I haven't been privy to details of many VC funded companies, but the ones I saw definitely had the VC General Partners investing their personal money side by side with money from their Limited Partners. That was reflected in the names on the preferred stock certificates from day one. (Probably don't do paper stock certificates any more).

I agree with your statement that "it's not that obvious" as to who should have control, and there are good arguments both ways. My personal inclination would always remain that the people putting up the money should have the final say.

Yeah, they definitely put up their own money - it's also public record :)

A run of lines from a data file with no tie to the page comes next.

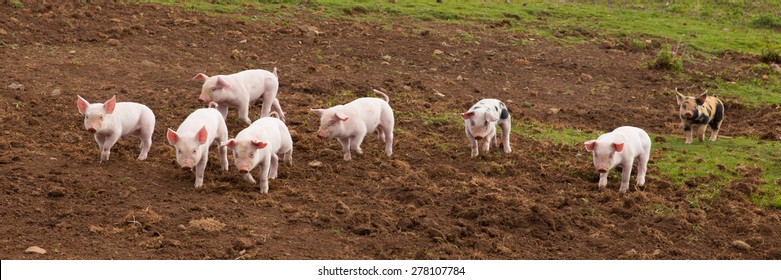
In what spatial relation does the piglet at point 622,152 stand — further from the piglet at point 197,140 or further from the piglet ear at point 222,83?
the piglet ear at point 222,83

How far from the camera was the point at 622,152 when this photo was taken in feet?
33.2

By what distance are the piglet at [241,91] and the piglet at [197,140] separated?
4.59 feet

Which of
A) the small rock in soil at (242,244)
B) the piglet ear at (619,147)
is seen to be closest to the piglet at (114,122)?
the small rock in soil at (242,244)

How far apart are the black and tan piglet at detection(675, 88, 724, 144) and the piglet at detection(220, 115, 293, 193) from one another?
18.1ft

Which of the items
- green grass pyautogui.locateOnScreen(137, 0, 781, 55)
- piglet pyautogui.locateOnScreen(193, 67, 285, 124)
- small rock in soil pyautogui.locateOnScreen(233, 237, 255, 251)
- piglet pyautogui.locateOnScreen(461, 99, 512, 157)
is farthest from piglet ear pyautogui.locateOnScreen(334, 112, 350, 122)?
green grass pyautogui.locateOnScreen(137, 0, 781, 55)

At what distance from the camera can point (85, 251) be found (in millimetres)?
7629

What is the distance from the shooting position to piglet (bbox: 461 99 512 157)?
10992 millimetres

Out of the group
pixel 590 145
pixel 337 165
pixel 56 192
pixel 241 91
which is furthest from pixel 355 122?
pixel 56 192

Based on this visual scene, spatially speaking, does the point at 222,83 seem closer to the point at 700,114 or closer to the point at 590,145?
the point at 590,145

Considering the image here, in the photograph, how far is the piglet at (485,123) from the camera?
36.1 feet

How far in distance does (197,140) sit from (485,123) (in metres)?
3.33

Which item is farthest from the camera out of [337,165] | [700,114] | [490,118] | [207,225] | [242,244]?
[700,114]

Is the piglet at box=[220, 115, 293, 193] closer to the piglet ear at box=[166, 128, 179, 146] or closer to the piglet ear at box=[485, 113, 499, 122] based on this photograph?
the piglet ear at box=[166, 128, 179, 146]

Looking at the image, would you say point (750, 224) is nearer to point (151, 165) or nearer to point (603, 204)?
point (603, 204)
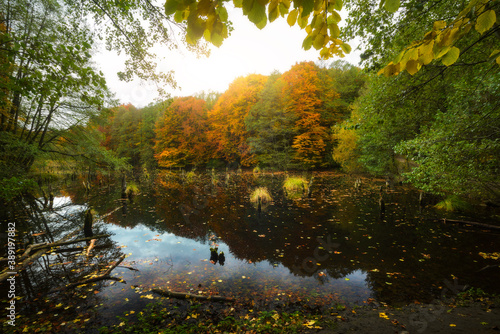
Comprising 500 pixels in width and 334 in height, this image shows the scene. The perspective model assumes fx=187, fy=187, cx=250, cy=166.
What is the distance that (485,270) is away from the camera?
173 inches

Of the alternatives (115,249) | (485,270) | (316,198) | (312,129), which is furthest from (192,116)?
(485,270)

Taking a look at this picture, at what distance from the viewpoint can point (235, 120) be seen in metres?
30.4

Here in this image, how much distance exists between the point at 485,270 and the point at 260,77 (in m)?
32.7

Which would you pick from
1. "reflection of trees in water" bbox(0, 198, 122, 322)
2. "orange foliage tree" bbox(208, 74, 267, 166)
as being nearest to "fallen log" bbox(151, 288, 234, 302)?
"reflection of trees in water" bbox(0, 198, 122, 322)

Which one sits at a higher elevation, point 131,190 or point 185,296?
point 131,190

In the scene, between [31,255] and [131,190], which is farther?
[131,190]

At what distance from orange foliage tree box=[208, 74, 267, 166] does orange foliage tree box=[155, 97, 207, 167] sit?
2.18m

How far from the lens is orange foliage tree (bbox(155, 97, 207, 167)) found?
108 ft

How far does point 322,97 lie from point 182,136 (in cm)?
2382

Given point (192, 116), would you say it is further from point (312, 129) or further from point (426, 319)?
point (426, 319)

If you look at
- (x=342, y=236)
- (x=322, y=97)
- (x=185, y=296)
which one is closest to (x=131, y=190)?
(x=185, y=296)

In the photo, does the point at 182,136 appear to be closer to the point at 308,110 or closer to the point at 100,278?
the point at 308,110

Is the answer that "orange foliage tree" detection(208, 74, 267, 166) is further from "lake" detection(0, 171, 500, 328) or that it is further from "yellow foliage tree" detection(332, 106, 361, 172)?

This is how reporters know a firm is raising another fund (beyond just expecting them to every 2 years). The amount/percentage of the total fund that the partners pay in themselves varies by firm and fund.

Here's the records from Benchmark's Fund 7

Partners put up $80mm of their own cash, in a vehicle named Benchmark Founders' Fund VII, L.P.: https://www.sec.gov/Archives/edgar/data/1507661/000150766111...

They then raised $425mm from LPs through a vehicle named Benchmark Capital Partners VII, L.P.: https://www.sec.gov/Archives/edgar/data/1507669/000150766911...

So the Benchmark partners have 16% of that particular fund, though keep in mind VC funds have different economics than just a straight up equity split. 16% is pretty high compared to some other firms I've reviewed, but I admittedly haven't taken the time to sample widely.

I wonder why they split GP vs LP money into two separate companies.